PostgreSQL 6 minute read

Hai semuanya, Selain INSERT, UPDATE dan DELETE statement ada juga beberapa task seperti cleanup data/storage pada database PostgreSQL dengan menggunakan perintah TRUNCATE dan VACUUM.

Ok jadi langsung aja kita bahas materi yang pertama:

Cleanup data of tables using TRUNCATE

TRUNCATE is a command to empty a table or set of tables. It has the same effect as an unqualified DELETE on each table, but since it does not actually scan the tables it is faster. Furthermore this is most useful on large tables. The syntax is:

TRUNCATE [ TABLE ] [ ONLY ] name [ * ] [, ... ]
    [ RESTART IDENTITY | CONTINUE IDENTITY ] [ CASCADE | RESTRICT ]

Before you execute this command, You must have the TRUNCATE privilege on a table to truncate it.

TRUNCATE acquires an ACCESS EXCLUSIVE lock on each table it operates on, which blocks all other concurrent operations on the table. When RESTART IDENTITY is specified, any sequences that are to be restarted are likewise locked exclusively. If concurrent access to a table is required, then the DELETE command should be used instead.

TRUNCATE cannot be used on a table that has foreign-key references from other tables, unless all such tables are also truncated in the same command. Checking validity in such cases would require table scans, and the whole point is not to do one. The CASCADE option can be used to automatically include all dependent tables — but be very careful when using this option, or else you might lose data you did not intend to!

When RESTART IDENTITY is specified, the implied ALTER SEQUENCE RESTART operations are also done transactionally; that is, they will be rolled back if the surrounding transaction does not commit. Be aware that if any additional sequence operations are done on the restarted sequences before the transaction rolls back, the effects of these operations on the sequences will be rolled back, but not their effects on currval(); that is, after the transaction currval() will continue to reflect the last sequence value obtained inside the failed transaction, even though the sequence itself may no longer be consistent with that.

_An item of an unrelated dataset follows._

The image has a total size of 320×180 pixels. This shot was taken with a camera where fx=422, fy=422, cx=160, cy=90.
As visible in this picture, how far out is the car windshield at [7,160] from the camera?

Sebagai contoh, saya akan menghapus data table job_history seperti berikut perintahnya:

Jika dijalankan seperti berikut:

hr=# truncate job_history RESTART IDENTITY CASCADE;
TRUNCATE TABLE

hr=# select count(*)
hr-# from job_history;
 count
-------
     0
(1 row)

Cleanup storage to reclaims occupied by dead tuples

VACUUM reclaims storage occupied by dead tuples. In normal PostgreSQL operation, tuples that are deleted or obsoleted by an update are not physically removed from their table; they remain present until a VACUUM is done. Therefore it’s necessary to do VACUUM periodically, especially on frequently-updated tables.

VACUUM [ ( option [, ...] ) ] [ table_and_columns [, ...] ]
VACUUM [ FULL ] [ FREEZE ] [ VERBOSE ] [ ANALYZE ] [ table_and_columns [, ...] ]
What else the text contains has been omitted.